Exploiting and conserving deep-sea genetic resources
NUI Galway’s Dr Louise Allcock and Professor Mark Johnson, in partnership with the Marine Institute, are undertaking a €1.9 million project. The team aim to elucidate unique chemical compounds from two groups of marine organisms, sponges and corals, from the deep-sea – where extreme environmental conditions seem to promote the evolution of novel compounds. They will extract compounds and use techniques to purify them and examine their structure and biological assays to determine their pharmacological potential. To increase the efficiency of future sampling, mathematical modeling techniques will be used to produce maps predicting areas in Irish waters with the greatest biodiscovery potential.
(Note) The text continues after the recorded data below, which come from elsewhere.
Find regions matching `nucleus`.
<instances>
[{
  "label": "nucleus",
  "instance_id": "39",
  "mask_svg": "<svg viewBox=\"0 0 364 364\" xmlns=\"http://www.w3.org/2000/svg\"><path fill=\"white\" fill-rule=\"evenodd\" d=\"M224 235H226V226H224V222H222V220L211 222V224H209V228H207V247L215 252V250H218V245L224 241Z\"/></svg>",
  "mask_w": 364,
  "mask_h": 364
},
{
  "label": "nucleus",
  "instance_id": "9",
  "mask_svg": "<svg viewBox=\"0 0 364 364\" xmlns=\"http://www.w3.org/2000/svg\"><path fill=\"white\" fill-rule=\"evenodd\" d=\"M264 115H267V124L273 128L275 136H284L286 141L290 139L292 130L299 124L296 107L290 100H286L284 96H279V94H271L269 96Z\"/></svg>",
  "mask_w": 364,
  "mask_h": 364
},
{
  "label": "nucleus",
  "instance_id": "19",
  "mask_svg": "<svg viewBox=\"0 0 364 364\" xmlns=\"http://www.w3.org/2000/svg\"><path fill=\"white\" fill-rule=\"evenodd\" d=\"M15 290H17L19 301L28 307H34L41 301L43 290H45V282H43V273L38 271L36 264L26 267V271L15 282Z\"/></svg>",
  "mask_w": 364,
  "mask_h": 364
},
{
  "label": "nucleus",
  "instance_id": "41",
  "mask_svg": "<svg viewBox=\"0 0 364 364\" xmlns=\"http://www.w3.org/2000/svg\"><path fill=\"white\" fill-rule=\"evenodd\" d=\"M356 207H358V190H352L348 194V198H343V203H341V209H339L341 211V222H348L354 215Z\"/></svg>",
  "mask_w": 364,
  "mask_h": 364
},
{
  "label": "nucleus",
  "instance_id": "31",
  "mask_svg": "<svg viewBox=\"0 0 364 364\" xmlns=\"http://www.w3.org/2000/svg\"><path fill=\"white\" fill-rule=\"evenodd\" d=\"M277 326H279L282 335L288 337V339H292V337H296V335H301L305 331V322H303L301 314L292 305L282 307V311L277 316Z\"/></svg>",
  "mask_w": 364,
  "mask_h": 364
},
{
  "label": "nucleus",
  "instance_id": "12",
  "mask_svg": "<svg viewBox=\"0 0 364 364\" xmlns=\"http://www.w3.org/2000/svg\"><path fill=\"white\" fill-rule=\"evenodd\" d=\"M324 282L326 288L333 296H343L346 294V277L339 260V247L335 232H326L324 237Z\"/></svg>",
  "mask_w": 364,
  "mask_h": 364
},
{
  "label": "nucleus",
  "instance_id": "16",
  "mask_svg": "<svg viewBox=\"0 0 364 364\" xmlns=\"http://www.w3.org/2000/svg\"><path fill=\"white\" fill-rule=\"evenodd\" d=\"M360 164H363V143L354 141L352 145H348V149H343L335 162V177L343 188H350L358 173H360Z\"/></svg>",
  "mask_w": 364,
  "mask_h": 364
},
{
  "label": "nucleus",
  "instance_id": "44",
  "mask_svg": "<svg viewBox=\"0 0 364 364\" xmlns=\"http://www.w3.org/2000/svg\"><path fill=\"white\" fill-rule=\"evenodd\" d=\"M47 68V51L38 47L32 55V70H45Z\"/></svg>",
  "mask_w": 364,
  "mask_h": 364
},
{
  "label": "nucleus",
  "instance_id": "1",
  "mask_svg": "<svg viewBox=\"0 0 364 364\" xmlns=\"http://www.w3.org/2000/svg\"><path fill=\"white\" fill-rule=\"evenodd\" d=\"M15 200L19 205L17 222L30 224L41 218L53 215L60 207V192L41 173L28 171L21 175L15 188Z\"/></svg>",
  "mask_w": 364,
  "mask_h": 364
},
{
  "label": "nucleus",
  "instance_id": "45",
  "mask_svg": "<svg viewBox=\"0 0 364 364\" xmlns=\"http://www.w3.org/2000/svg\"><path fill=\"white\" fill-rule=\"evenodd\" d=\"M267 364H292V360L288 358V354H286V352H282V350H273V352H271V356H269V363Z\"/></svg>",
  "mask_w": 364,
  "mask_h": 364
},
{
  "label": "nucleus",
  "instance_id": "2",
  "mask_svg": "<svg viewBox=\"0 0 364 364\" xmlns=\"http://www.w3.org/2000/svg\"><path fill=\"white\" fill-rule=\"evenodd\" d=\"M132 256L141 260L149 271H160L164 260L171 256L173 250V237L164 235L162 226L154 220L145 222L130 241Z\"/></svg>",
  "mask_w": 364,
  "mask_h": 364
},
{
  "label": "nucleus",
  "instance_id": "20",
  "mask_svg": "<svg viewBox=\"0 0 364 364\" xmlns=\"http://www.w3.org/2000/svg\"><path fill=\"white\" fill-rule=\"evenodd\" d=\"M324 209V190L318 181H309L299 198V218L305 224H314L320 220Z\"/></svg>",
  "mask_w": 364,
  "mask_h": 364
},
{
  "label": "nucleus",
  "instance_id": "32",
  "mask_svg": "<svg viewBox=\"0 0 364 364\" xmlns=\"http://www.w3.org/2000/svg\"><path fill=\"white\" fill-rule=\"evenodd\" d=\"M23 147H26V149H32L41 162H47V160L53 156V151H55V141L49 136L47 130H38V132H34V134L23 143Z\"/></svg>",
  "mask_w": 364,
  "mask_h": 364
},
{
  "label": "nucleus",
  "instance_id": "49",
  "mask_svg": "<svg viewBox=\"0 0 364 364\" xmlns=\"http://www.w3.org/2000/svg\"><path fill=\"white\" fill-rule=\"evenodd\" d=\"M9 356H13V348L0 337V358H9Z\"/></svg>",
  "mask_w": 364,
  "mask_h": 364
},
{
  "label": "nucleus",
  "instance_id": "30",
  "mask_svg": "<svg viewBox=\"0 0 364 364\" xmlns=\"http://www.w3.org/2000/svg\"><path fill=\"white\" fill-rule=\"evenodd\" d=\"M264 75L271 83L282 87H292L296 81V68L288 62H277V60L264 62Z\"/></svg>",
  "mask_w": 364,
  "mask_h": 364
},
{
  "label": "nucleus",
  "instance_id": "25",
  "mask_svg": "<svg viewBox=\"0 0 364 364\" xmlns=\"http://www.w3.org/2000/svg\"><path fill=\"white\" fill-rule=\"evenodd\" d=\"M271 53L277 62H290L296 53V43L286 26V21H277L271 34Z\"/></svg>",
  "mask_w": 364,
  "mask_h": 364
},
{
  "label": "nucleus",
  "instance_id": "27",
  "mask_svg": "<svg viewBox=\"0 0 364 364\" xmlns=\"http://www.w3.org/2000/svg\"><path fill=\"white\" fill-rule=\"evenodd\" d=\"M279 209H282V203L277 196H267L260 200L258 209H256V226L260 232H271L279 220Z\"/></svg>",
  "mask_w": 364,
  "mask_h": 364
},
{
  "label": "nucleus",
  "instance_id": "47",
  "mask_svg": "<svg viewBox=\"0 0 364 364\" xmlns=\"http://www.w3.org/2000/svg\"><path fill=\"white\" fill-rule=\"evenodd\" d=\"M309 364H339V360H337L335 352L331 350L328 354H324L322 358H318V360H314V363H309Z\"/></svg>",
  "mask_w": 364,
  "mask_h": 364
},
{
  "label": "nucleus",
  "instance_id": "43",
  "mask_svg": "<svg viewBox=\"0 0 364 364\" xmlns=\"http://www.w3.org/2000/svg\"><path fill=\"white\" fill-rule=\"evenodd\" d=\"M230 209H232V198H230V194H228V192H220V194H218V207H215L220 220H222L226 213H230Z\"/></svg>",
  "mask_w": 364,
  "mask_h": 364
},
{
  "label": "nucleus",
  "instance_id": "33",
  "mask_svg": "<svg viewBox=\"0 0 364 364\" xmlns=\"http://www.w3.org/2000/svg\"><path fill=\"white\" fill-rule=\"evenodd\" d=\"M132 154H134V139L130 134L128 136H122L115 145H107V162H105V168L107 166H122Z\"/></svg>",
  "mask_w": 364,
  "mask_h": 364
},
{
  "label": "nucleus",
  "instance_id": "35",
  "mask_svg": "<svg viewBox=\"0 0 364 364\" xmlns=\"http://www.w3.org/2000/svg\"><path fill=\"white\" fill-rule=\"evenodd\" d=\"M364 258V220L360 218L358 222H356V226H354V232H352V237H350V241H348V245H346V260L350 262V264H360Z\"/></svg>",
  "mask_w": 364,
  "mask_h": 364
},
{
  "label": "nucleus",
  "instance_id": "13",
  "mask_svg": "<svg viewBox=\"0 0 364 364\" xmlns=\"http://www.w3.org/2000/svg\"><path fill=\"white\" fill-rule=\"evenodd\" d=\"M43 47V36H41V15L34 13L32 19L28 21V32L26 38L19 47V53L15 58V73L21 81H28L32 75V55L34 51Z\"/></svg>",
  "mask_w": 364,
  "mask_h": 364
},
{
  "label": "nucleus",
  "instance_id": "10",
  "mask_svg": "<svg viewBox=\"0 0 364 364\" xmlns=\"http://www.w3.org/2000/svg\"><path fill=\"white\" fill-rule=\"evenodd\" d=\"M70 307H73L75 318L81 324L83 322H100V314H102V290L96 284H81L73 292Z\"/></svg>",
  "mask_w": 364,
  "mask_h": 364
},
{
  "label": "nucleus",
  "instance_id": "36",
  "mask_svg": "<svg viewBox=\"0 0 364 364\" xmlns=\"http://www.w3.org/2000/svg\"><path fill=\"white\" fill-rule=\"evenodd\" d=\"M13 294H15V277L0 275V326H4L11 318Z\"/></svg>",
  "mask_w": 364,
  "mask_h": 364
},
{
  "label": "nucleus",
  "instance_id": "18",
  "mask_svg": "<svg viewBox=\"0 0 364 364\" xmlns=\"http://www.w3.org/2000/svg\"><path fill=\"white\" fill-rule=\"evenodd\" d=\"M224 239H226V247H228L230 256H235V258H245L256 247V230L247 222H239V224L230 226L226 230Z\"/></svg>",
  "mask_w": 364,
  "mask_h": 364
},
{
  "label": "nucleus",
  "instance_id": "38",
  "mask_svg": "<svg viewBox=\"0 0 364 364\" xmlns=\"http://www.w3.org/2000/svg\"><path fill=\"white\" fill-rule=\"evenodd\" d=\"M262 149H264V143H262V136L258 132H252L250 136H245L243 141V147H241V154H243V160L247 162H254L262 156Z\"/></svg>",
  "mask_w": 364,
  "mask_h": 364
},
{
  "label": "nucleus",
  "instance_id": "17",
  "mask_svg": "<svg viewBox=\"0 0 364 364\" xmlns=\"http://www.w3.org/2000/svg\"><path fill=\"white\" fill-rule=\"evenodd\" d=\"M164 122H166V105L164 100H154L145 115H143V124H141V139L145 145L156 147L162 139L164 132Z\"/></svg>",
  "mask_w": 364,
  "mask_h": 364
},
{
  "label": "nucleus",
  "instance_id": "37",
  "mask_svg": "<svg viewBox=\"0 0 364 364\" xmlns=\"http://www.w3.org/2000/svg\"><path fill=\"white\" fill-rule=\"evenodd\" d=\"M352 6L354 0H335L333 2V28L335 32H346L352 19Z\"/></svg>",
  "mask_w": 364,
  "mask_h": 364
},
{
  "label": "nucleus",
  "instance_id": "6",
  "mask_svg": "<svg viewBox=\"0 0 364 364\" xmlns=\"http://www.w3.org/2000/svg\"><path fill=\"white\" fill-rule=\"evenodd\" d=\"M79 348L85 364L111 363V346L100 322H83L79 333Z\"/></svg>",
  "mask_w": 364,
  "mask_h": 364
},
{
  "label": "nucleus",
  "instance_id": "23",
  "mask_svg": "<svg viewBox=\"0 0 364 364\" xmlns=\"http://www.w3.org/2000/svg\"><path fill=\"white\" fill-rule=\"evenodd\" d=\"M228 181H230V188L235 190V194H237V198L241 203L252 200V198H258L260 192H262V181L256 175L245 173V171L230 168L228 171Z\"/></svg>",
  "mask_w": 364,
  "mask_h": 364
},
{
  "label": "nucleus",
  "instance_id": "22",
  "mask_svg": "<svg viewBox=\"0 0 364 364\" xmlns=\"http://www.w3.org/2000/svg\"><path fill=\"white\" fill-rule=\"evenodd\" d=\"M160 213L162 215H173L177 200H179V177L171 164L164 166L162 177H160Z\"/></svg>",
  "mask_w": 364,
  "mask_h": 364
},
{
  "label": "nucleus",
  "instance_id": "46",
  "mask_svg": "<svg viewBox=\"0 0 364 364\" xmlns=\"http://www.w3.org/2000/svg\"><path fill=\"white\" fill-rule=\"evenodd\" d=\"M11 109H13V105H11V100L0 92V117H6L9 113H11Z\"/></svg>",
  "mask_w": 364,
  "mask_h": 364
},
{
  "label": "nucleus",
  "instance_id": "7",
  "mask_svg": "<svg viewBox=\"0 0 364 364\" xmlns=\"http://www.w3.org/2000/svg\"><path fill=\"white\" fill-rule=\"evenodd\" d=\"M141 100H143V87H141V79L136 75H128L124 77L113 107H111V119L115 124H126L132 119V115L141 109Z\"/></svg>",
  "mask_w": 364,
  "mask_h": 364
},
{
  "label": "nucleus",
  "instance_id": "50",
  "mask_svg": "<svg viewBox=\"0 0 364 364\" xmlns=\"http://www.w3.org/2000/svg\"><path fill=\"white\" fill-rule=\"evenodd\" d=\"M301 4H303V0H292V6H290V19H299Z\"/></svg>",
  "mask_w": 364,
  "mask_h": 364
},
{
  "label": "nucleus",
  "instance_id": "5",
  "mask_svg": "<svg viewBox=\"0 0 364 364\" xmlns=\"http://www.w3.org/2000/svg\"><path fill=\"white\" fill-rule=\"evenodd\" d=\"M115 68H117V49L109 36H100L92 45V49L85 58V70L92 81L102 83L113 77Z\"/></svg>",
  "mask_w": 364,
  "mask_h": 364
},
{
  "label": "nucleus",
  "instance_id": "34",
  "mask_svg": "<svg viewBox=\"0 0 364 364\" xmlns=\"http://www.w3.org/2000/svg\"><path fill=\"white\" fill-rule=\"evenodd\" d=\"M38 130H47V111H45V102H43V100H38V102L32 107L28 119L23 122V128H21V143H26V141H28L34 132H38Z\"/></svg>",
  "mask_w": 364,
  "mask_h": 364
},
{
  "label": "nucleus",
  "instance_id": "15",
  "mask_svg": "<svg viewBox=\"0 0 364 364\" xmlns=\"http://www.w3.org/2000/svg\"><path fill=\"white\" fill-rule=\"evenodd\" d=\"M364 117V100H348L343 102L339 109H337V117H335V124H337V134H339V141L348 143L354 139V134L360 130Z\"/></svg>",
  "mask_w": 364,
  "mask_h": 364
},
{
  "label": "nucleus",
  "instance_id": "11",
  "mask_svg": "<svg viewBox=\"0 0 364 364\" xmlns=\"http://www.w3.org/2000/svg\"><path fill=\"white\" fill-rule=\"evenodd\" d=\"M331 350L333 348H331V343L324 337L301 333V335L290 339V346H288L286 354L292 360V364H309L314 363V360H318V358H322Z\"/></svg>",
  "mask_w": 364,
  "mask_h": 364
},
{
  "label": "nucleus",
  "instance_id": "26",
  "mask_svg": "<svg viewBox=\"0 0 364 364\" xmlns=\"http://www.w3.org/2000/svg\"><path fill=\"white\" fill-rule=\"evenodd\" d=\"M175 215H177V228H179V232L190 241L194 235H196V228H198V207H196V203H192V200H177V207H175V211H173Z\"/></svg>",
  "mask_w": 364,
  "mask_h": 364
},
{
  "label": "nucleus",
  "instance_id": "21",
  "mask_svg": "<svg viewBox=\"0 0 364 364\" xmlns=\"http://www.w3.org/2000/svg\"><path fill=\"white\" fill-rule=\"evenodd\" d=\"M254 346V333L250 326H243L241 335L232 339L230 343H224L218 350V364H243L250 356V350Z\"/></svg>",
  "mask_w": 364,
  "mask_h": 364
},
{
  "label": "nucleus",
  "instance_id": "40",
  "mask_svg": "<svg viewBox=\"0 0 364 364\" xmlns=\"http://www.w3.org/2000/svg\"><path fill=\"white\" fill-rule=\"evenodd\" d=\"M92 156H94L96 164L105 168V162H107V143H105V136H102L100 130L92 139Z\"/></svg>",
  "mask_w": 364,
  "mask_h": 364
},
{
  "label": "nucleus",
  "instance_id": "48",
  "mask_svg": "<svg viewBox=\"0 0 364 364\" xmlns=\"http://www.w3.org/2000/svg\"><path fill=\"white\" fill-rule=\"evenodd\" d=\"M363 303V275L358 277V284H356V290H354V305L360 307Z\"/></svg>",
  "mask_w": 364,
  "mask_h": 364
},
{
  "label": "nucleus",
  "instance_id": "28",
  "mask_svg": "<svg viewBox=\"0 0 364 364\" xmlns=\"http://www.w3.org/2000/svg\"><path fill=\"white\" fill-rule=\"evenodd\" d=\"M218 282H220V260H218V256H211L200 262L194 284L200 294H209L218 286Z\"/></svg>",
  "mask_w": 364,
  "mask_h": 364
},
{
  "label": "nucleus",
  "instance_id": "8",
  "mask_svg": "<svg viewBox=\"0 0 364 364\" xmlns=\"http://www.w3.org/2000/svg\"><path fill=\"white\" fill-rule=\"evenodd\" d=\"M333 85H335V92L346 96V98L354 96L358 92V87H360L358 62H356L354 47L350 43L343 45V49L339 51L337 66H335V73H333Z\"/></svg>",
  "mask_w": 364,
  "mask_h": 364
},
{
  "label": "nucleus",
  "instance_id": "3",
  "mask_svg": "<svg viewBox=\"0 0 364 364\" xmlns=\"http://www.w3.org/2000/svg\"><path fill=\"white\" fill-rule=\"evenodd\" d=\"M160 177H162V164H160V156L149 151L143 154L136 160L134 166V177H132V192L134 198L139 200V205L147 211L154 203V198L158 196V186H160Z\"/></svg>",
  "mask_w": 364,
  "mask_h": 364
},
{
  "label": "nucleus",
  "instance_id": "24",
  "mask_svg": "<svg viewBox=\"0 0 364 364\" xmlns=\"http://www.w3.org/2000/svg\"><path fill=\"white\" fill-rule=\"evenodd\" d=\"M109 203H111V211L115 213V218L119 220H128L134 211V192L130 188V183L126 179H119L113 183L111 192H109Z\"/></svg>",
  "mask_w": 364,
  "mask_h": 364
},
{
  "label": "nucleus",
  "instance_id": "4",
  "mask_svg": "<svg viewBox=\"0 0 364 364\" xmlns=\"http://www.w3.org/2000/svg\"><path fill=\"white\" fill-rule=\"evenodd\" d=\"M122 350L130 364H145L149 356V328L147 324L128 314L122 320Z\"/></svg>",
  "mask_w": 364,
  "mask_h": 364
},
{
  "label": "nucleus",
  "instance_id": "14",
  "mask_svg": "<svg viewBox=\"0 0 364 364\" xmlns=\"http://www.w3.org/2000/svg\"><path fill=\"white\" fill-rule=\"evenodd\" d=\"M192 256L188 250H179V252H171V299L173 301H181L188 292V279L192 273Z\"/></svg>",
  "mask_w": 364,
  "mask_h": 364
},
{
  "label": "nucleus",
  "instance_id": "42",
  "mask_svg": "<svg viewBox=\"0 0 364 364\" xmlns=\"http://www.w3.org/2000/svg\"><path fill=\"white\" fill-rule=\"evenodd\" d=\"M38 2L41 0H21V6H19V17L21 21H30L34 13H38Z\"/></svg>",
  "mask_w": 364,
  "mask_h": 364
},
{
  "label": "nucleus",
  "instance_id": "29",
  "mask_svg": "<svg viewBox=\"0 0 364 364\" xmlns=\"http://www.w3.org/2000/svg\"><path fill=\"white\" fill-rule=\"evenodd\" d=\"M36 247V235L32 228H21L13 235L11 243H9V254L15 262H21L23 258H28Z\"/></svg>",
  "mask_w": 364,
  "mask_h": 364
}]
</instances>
This will maximize the economic impact of future biodiscovery work.
Combustion Chemistry for Sustainable Fuel Utilization
NUI Galway’s Professor Henry Curran was awarded €1.9 million to focus on understanding, at a molecular level, how fuel burns in combustors. This will enhance the efficient utilisation of energy and develop sustainable energy sources in order to comply with economic, environmental, and strategic imperatives. Professor Curran explains: “We will combine experimental chemical combustion studies with detailed computer models to develop accurate chemical kinetic models, leading to the identification of optimal conditions for combustion efficiency with minimal emissions. We will study the combustion of conventional fuels by considering some key gasoline and diesel components in addition to some novel biofuels to be used in gas turbines for energy production.”
Combinatoral Cell Therapy For Diabetes-Related Critical Limb Ischaemia
NUI Galway’s Professor Tim O’Brien, who is Director of REMEDI and Co-Director of CÚRAM, the SFI Centre for Research in Medical Devices, was awarded over €700,000 for a cell therapy project. His team believes that a diabetic blood vessel complication critical limb ischaemia (CLI ), a condition where blood flow to the lower extremity is impaired to the extent of threatening viability, could be treated with cell therapy to regenerate damaged tissues. The aim is to isolate reparative cells, expand and then inject them into sites of blood vessel damage. “Cells from diabetics are known to be defective so we will identify and correct this defect and potentially use patient’s own cells for therapy or in combination with cells from healthy donors”, explains Professor O’Brien. “We aim to provide a pioneering new treatment for CLI personalised to diabetic patients.”